=== Aim of the task ===
Write a continuation of the tabletop game advice about introducing a teleporting foe early, starting after its last sentence and before the items.

>> BEGIN Page extract

You needn't adjust your game world to make this happen. Restricting teleportation countermeasures leads to a host of higher-level implications with which the campaign must struggle later. Thus, rather than potentially injuring your campaign's verisimilitude by limiting teleportation countermeasures at mid-levels when they become available, do this: Introduce the opponent early and make teleport countermeasures available normally.

According to the Dungeon Master's Guide 5% of encounters are very difficult (49), with ELs 5 or more higher than the PCs average levels. This means a creature capable of teleport ambushes can be encountered when the PCs are level 2. Yeah, 2. That encounter with a CR 7 foe will kill them if they fight. But that's okay! You want the PCs to have the encounter and run from it. Letting the players know their PCs are supposed to run--without just telling them--is the hard part.

PCs will want to fight that foe. That's what PCs do, after all. It's up to you as the DM to show the PCs they can't, and they must run or die.

That's definitionally railroading, so be prepared for grousing. You've created an encounter where victory equals cowardice... um, discretion..., and this will make the players uncomfortable. A sterling plot or epic triumph versus the foe later can make up for this, but don't expect the players to forget that time when you made them run away, and if you never get the opportunity to reveal that sterling plot or the players never get that epic triumph (e.g. the campaign collapses, other events cause a TPK) your credibility with that group may suffer.

>> END Page extract
>> BEGIN Entries supplied

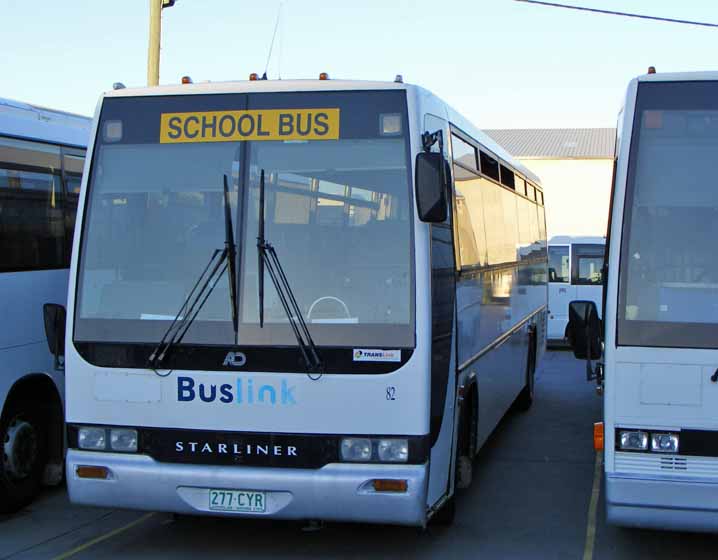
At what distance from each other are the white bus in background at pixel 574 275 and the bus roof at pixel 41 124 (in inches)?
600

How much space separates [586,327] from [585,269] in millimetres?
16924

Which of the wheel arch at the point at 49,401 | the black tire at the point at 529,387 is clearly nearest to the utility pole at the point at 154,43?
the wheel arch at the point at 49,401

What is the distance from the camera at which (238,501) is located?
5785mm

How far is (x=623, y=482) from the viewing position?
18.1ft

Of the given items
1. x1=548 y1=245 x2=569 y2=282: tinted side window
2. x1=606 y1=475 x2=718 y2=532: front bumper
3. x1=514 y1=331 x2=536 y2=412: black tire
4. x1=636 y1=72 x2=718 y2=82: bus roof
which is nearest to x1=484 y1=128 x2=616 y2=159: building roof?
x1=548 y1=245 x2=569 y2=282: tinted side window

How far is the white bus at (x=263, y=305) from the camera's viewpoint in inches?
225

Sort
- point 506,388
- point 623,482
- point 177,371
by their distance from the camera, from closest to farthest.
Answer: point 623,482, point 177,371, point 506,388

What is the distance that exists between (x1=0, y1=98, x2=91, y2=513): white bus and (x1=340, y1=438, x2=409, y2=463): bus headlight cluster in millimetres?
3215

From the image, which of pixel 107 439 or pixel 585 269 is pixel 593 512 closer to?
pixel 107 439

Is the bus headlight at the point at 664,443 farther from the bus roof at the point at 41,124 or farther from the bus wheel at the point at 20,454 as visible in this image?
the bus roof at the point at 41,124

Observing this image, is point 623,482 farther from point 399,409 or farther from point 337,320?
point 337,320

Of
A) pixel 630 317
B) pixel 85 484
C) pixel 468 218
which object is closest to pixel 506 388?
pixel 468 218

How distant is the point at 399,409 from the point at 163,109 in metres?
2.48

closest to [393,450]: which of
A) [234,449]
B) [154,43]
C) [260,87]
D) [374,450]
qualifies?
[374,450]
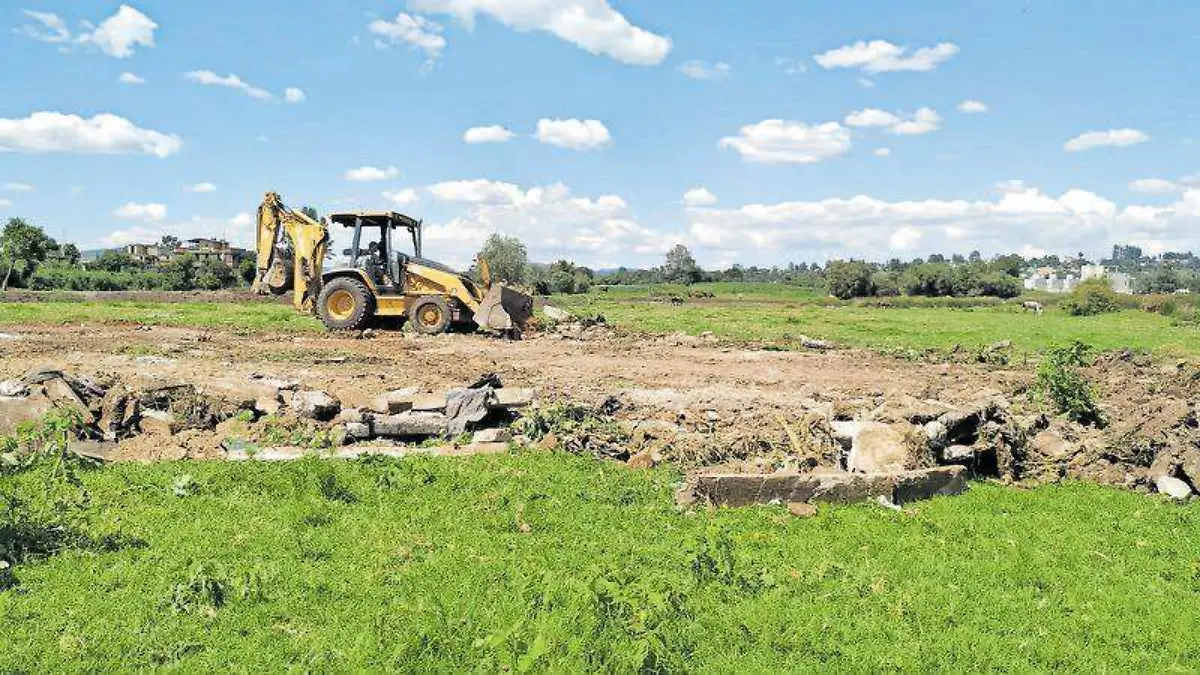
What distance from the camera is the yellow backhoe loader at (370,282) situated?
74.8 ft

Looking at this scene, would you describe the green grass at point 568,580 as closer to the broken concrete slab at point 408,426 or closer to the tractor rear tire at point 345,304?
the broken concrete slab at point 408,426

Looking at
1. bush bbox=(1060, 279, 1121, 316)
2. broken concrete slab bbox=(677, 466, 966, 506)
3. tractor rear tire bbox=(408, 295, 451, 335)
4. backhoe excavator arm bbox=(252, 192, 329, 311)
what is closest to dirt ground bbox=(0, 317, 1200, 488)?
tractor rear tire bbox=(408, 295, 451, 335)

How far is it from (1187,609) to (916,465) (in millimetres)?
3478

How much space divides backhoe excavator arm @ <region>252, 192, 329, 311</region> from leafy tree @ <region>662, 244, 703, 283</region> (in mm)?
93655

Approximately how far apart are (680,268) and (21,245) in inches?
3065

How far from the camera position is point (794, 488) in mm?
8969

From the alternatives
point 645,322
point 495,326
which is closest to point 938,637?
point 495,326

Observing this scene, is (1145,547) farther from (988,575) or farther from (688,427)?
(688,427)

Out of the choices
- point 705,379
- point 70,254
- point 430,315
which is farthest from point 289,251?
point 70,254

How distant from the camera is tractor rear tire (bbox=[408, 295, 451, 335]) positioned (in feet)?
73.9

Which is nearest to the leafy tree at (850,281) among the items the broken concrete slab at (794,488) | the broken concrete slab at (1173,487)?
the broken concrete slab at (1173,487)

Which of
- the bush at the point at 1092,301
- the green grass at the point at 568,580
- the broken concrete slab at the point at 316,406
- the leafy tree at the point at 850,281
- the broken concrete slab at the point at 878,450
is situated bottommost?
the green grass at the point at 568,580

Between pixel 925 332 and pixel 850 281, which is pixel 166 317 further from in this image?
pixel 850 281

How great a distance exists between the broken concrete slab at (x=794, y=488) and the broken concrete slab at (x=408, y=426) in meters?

>> END Entries supplied

=== Result of this exercise ===
Anyway, getting the PCs to flee means the creature must demonstrate his clear superiority over the PCs. Those demonstrations should involve death. I suggest introducing a slightly higher-level NPC whose purpose is to die at the creature's hands, the creature slaughtering a group of foes or allies whom the PCs encountered earlier, and, if those don't scare them off, the wholesale murder of animal companions. You need them to want to run, and, short of spells that render them frightened, most PCs just don't run.

Alternatively, the foe could just depart. He could be so contemptuous of the PCs that he just leaves. Mission accomplished, saving the PCs for later. It sounds like you want a chase scene, but I'm putting that out there because that's often more satisfying to the players than forcing their characters to flee.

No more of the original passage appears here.